Sfrecciò sullo sterrato che conduceva alla casa dei genitori, per poi immettersi sulla statale e correre liberamente, lasciando che il paesaggio confluisse con la velocità dei suoi ricordi.

“Fanculo.” Sorpassò irato un fuoristrada, schiacciando a fondo l’acceleratore e alzando al massimo il volume della radio, per coprire il rumore dei pensieri.

Un altro sorpasso, vari clacson, un auto che frenava di continuo di fronte a sé. Un’inchiodata improvvisa, la puzza di bruciato, lo sterzo impazzito e tutto fu come quella volta. Le auto dietro di lui ruggirono con violenza, mentre si lasciava scivolare sul sedile e accostava nella corsia d’emergenza.

Appoggiò la testa al volante e pianse. Non l’aveva più fatto dal giorno della morte di Päivi. Non si addiceva a un uomo, un padre solo, un inutile autista di navette aeroportuali. E invece eccolo lì, tre anni e ventuno giorni dopo l’incidente, a piangere di rabbia sul cruscotto della sua auto ferma nella statale.

Il cellulare sul sedile di fianco a lui iniziò a vibrare, visualizzando la foto dei genitori. Lo spense e lo gettò nel retro, accasciandosi di nuovo con le braccia attorno alla testa.

Voleva sua moglie. Voleva stringerla di nuovo tra le braccia, baciarle i polsi e spogliarla lentamente, sotto la luce delle stelle nella notte di Vappu, dopo la sauna e il vino rosso. Voleva rimboccare le coperte della figlia ogni notte, invece di ricalcare il tragitto fino all’aeroporto di ora in ora, lasciandola sola anche durante gli incubi, costretta a calmarsi da sola succhiando l’orecchio di Mikko, il coniglio di pezza della madre. Voleva salvare Aino da quella situazione, voleva essere tutto ciò di cui lei aveva bisogno, forte e gentile allo stesso tempo, capace di rincuorarla in ogni situazione.

Eppure, l’unico reale desiderio era quello di sfregiare il volto di Perttu, sferrargli un pugno sul fegato e vederlo rantolare a terra, prenderlo a calci finché ogni singolo dente non gli si fosse staccato e non avesse navigato nella sua bava di sangue.

Dei colpi sul finestrino lo fecero sobbalzare: un poliziotto batteva le nocche per attirare la sua attenzione.

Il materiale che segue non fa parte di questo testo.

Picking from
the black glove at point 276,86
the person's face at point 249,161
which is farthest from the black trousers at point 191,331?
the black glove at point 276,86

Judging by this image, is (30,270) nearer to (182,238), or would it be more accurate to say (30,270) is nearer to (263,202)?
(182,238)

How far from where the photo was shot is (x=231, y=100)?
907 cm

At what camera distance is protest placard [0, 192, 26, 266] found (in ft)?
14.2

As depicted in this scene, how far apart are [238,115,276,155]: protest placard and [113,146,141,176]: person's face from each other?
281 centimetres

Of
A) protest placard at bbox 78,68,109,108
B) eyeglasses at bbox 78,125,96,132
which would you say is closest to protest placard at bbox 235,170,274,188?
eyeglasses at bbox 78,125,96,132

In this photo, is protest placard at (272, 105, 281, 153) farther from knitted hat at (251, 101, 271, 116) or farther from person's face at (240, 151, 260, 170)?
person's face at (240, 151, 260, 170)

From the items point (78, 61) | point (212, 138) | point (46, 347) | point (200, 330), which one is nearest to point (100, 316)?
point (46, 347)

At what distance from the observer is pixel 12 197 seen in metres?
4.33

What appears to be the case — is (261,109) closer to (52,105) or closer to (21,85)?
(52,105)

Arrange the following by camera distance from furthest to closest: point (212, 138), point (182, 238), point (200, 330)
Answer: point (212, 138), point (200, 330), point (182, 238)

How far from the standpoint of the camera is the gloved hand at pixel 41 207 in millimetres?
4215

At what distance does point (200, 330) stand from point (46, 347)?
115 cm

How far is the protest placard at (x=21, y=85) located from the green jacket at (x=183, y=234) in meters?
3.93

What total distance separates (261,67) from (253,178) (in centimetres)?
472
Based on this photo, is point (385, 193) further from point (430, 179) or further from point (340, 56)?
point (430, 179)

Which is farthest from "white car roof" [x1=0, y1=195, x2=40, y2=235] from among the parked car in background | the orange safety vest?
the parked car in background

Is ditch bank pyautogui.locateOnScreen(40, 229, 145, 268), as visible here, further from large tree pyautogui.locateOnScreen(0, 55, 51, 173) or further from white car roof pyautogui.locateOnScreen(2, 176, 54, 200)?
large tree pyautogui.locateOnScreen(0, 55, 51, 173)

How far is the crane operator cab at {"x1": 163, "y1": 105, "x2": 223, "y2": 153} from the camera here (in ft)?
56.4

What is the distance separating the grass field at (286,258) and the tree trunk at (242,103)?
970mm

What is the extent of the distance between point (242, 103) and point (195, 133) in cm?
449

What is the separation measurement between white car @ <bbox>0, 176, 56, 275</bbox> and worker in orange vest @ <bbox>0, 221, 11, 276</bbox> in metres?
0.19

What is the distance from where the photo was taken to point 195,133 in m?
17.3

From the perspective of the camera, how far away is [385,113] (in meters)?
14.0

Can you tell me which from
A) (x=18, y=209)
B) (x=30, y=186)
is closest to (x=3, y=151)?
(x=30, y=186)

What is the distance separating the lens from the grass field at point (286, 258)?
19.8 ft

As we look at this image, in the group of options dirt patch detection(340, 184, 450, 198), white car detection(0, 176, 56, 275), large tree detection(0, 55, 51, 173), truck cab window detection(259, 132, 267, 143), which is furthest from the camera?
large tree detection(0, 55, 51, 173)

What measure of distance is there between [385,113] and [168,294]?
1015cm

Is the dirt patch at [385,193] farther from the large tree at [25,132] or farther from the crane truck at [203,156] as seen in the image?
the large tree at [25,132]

Hannu abbassò il vetro e fissò l’uomo negli occhi. “Signore, si sente bene?”. Il poliziotto era giovane e infreddolito, con uno sguardo misto di compassione e preoccupazione.

“Certo, perché non dovrei?” Hannu cercò di sorridere, fallendo miseramente l’impresa.

“Ha gli occhi gonfi. Vuole che la riaccompagni a casa?”

L’autista si passò le dita sulle palpebre, fingendo nuovamente. “No, la ringrazio, avevo solo bisogno di fermarmi un attimo. Posso andare ora?”

Il poliziotto annuì brevemente, sistemandosi il frontino del cappello. “Stia attento e vada piano. Torni subito a casa”.

Hannu gli garantì che l’avrebbe fatto, avviò il motore e s’immise nuovamente nella statale, stavolta rispettando i limiti. Non tornò a casa, però. Doveva assolutamente parlare con Tuominen.